Textabschnitt.

Auch waren die Wikingerfrauen anscheinend sehr emanzipiert. Sie sollen viel mehr Freiheiten und Macht gehabt haben als in anderen Kulturen. Weil ihre Männer oft weit weg waren, herrschten sie über Haus und Hof. Sie durften Handel und Handwerk betreiben und sich auf eigene Initiative scheiden lassen. Bis heute gelten Skandinavierinnen als besonders gleichgestellt; vielleicht gehen die Wurzeln dafür in jene Zeit zurück.

Auch die Männer waren nicht nur wild und böse. Sie waren weitab der Heimat auch als zuverlässige Händler bekannt, die man gar heranzog, um als Außenstehende in lokalen Konflikten zu vermitteln.

Die 14 zugelassenen Schüler, darunter fünf Frauen, sind zumeist frischgebackene Maturanten. Das Studienjahr geht bis Mai und kostet umgerechnet 10.700 Euro. Darin inkludiert sind Unterkunft und Essen – im extrem teuren Norwegen ein Plus. Auch Interessierte aus dem deutschsprachigen Raum können sich bewerben, sagt Husby, „Norwegisch lernen Deutschsprachige schnell.“ Wikinger-Vorkenntnisse oder Handwerkskünste sind nicht nötig, aber von Vorteil.

Sogar einen Arbeitsmarkt gibt es für Absolventen: Mittelalterfestivals, bei denen original gewandete Teilnehmer etwa Bierschenken, Schmieden und Handwerksläden betreiben und sich in Schwertkämpfen messen, sind im deutschsprachigen Raum groß in Mode.

Gespeicherte Dateneinträge:
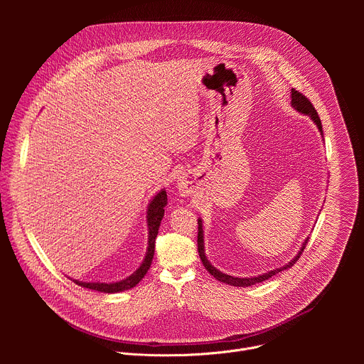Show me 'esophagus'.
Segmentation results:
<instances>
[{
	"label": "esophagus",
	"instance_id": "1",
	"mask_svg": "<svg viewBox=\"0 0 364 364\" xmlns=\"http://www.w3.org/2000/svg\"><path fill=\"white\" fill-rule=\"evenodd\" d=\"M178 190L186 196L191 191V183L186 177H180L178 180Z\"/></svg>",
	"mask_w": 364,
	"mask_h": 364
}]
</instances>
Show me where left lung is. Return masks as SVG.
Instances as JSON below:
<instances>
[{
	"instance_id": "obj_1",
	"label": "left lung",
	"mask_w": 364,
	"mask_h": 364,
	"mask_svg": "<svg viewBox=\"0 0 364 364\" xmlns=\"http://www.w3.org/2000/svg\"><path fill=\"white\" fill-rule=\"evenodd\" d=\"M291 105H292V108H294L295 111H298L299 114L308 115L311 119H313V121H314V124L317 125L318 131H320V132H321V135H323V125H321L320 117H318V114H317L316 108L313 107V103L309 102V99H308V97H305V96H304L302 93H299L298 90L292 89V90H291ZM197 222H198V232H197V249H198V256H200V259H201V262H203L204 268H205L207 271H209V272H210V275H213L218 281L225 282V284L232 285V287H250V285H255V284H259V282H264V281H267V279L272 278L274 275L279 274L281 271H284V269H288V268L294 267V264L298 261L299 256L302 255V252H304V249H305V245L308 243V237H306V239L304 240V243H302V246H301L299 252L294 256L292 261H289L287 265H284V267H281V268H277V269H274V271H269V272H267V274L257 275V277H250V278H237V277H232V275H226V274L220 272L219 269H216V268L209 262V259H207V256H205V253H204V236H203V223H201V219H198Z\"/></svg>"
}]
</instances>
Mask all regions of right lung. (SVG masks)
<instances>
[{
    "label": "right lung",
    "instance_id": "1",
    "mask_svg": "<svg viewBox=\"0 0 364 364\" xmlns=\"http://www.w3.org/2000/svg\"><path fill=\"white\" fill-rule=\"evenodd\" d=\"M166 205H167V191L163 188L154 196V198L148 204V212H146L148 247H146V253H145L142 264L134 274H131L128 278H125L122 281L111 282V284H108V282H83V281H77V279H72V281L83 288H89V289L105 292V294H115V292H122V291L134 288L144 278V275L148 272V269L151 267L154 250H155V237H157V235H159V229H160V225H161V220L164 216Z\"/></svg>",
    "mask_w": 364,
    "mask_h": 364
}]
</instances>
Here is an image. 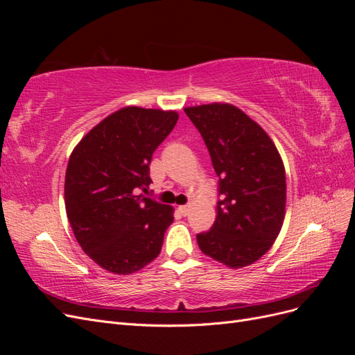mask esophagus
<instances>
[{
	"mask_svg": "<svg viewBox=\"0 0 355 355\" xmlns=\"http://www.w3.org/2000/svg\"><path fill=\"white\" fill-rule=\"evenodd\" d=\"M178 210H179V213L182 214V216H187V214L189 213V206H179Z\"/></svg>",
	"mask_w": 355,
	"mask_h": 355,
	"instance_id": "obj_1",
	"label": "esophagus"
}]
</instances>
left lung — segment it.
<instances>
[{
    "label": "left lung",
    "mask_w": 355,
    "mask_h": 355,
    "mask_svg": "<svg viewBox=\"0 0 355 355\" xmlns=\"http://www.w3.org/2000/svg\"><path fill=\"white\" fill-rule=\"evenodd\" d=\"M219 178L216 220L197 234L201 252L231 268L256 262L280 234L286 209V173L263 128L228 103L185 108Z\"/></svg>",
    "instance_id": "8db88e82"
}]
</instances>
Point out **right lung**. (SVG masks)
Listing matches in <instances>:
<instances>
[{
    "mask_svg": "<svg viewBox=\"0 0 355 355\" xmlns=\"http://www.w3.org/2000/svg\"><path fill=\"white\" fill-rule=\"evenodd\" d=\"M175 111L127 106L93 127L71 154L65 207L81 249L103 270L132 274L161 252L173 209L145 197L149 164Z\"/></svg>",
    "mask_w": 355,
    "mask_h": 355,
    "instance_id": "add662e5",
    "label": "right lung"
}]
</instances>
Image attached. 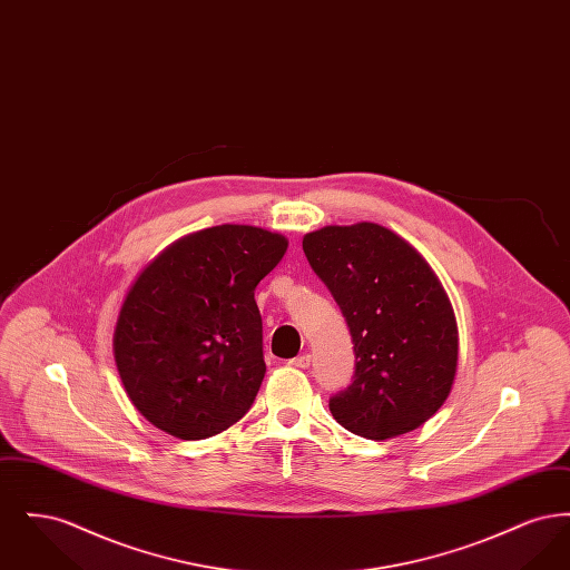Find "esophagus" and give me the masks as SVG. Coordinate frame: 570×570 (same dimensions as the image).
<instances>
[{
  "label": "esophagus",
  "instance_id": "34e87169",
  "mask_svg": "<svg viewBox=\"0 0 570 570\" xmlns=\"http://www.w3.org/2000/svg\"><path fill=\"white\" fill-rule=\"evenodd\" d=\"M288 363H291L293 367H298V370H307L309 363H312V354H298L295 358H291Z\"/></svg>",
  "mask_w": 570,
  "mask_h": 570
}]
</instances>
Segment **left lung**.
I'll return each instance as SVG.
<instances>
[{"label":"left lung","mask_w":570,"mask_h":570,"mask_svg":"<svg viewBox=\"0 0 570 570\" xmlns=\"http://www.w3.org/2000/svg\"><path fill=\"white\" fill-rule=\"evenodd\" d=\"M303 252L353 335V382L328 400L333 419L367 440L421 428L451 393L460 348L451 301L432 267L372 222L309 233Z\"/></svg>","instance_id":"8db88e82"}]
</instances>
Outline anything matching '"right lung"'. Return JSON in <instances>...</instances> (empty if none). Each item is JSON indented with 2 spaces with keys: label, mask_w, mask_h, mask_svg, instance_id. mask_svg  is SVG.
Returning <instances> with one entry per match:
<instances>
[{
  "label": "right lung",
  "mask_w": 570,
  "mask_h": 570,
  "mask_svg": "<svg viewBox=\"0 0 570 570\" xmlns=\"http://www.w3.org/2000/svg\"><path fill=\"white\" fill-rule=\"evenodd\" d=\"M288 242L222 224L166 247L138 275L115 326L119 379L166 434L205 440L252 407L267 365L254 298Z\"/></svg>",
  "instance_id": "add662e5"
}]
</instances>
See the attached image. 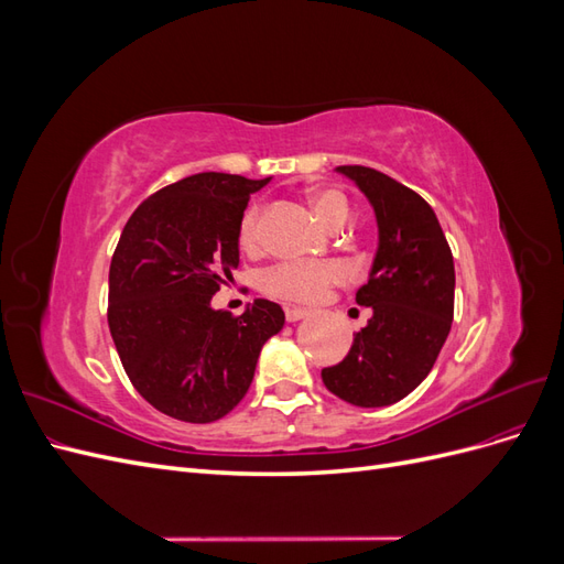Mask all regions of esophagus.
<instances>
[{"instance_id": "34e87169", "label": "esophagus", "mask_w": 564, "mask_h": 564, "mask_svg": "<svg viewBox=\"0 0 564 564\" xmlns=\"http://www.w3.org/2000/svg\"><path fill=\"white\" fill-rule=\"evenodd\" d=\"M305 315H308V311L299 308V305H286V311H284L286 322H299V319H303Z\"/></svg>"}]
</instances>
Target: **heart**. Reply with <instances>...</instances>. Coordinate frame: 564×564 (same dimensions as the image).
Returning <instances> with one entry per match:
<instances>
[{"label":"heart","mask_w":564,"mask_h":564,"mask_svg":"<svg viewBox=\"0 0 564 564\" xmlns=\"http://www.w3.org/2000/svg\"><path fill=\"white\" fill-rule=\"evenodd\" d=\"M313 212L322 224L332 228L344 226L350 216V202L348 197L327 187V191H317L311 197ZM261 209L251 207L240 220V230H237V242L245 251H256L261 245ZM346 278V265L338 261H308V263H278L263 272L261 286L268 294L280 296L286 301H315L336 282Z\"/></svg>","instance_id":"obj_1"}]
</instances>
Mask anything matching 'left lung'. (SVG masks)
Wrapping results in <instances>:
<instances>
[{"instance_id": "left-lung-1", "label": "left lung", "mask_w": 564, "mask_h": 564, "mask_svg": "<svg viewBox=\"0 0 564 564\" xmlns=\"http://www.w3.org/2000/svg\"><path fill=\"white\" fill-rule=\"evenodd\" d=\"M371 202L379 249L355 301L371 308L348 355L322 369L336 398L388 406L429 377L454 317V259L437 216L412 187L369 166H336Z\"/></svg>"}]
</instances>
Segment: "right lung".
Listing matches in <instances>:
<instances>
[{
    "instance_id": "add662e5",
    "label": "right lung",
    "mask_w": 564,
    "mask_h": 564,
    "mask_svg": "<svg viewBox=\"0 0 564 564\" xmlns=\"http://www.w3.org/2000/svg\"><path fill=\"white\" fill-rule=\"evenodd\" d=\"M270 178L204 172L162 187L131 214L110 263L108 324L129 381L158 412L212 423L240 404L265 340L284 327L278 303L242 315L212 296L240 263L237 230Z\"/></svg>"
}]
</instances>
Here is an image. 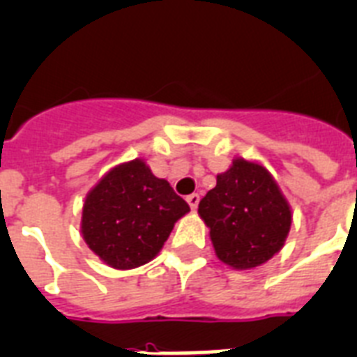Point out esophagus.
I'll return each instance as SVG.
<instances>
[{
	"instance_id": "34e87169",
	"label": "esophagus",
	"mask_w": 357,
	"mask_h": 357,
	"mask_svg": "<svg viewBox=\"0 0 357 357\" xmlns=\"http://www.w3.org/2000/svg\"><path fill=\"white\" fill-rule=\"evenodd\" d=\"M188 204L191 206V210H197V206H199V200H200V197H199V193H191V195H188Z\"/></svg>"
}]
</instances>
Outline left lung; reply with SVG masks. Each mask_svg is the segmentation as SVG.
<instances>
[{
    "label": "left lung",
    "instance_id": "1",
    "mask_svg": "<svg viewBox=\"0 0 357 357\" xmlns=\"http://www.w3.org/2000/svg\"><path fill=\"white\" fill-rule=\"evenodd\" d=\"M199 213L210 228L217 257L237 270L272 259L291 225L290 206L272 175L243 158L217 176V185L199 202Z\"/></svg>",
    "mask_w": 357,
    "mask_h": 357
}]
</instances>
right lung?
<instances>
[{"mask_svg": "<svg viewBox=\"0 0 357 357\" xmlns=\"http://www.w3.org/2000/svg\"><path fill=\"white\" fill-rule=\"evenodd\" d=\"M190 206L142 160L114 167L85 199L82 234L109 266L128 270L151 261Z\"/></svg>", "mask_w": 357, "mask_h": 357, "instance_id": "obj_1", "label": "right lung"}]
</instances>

==

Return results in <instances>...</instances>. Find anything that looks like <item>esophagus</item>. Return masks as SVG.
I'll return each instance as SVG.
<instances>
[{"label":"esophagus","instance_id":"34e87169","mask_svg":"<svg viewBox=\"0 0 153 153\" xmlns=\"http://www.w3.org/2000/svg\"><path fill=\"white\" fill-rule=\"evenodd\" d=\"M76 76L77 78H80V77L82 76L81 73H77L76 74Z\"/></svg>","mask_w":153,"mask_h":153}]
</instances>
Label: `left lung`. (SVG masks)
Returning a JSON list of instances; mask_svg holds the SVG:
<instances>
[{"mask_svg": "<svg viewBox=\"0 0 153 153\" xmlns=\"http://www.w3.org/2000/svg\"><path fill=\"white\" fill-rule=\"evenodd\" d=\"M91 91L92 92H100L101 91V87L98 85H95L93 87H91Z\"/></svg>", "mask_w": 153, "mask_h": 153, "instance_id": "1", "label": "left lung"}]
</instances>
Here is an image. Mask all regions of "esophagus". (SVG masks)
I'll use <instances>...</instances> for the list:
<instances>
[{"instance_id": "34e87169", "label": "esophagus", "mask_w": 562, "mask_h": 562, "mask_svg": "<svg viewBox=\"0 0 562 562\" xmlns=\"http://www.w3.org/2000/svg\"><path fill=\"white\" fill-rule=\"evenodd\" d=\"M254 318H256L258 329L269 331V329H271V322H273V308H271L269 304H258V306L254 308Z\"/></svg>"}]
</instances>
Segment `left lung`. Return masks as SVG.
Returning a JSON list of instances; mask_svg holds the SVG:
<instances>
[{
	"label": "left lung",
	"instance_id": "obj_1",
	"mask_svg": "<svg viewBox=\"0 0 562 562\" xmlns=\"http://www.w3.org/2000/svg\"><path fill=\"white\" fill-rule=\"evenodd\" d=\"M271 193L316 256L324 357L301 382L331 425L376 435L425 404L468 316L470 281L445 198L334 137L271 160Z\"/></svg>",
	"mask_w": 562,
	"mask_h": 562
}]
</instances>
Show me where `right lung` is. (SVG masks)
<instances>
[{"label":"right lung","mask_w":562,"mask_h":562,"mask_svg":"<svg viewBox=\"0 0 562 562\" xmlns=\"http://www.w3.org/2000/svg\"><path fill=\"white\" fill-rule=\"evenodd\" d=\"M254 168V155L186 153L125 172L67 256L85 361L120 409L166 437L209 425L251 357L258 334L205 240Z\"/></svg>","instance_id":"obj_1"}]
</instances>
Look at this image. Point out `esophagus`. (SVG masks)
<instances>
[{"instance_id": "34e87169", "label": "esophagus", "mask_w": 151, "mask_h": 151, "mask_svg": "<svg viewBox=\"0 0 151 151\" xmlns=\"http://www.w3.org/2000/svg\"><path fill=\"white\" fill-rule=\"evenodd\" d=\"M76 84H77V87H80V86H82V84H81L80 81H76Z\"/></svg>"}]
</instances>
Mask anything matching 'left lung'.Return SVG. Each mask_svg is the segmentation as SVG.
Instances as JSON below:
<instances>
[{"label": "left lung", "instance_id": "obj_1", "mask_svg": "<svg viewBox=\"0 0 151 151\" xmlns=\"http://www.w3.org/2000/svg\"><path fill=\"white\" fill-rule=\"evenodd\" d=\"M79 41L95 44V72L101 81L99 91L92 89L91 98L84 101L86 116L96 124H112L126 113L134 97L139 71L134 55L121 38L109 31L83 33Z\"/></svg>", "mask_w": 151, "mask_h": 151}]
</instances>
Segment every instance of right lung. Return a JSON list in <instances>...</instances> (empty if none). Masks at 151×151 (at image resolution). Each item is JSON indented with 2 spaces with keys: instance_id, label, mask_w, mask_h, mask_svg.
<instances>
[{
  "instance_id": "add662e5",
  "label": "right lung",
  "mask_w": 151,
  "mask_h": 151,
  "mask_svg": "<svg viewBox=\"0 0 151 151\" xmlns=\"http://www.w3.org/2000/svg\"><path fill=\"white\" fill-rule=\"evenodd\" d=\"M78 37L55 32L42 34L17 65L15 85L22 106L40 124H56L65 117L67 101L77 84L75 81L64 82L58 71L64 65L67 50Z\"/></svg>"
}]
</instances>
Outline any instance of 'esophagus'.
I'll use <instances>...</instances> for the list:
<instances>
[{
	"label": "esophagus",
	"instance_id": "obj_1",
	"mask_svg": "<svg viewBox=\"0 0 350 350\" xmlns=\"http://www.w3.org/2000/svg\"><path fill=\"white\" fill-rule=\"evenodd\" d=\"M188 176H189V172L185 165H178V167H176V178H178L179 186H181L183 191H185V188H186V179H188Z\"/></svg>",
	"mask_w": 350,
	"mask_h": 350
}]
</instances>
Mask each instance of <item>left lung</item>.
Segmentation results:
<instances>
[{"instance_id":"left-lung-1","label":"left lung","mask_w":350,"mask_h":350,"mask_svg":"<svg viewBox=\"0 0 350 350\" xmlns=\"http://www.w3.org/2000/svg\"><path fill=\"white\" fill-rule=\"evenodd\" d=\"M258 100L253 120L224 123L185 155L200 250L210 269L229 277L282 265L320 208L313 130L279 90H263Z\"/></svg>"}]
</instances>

Aufgaben.
[1] Warum herrschten die Wikingerfrauen laut Textabschnitt über Haus und Hof? Antworte in ein bis drei Sätzen.
[2] Gib den Textabschnitt wörtlich wieder, beginnend bei „Auch die Männer“ und weiter bis einschließlich „Konflikten zu vermitteln.“.
[3] Wie viele Frauen sind laut Textabschnitt unter den 14 zugelassenen Schülern?
Für die Aufgaben brauchst du die Daten nicht.

Lösungen.
[1] Die Wikingerfrauen herrschten über Haus und Hof, weil ihre Männer oft weit weg waren.

[2]
Auch die Männer waren nicht nur wild und böse. Sie waren weitab der Heimat auch als zuverlässige Händler bekannt, die man gar heranzog, um als Außenstehende in lokalen Konflikten zu vermitteln.

[3] Fünf.